*提供テキスト*:
--------------------------------

先に発刊された「どちらかが彼女を殺した」が“第4の事件”でこちらが“第3の事件”なのは、加賀が練馬署の刑事だったり捜査一課の刑事だったりすることの整合を取っているからのようね。
さて、このお話、被害者の友人の手記と加賀の独白が交互に語られる構成で、100頁も行かない内に「解決の章」になって、この後はどうなるんだろうって思わされたが、その後起訴するに足る証拠固めや動機の解明に費やされたお話も本半ばで犯人の「告白の章」となり、100頁を余して“真相”が明らかにされて更に驚かされる。
そして残された頁を捲りながら、読者は「悪意」というこの本のタイトルの意味するところを考えさせられることになり、裏表紙には『超一流のフー&ホワイダニット』とあるが、確かに真の動機に辿り着いた時、そのおぞましさに唸らされる。

--------------------------------

*提示データ*:

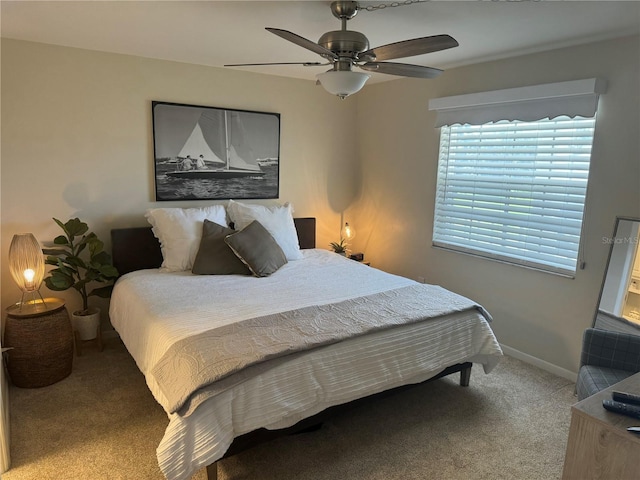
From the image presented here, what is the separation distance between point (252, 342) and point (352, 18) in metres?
1.89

--------------------------------

*指示事項*:
[1] 小説「悪意」を紹介する提供テキストによれば、この本の裏表紙にはどのような言葉が記されていますか。
[2] 小説「悪意」を紹介する提供テキストを、最後の文の後から書き進めてください。

*回答一覧*:
[1] 『超一流のフー&ホワイダニット』と記されています。

[2]
あれだけ犯人が思い描いたように警察が“真相”に辿り着くのかとか、そこで終わらずに加賀のようにその“真相”に疑いを持つ者が出てくるのかと考えると、ちょっとうまく作られ過ぎという感じはするが、一方、ここに来て、加賀が教師を辞めた理由が語られシリーズ物としての体を成して来るとともに、作中の人物の口を通して「人間を描く」ことについて語る作者の心持ちが表されて来たり、第1の事件から遡る面白さも感じた。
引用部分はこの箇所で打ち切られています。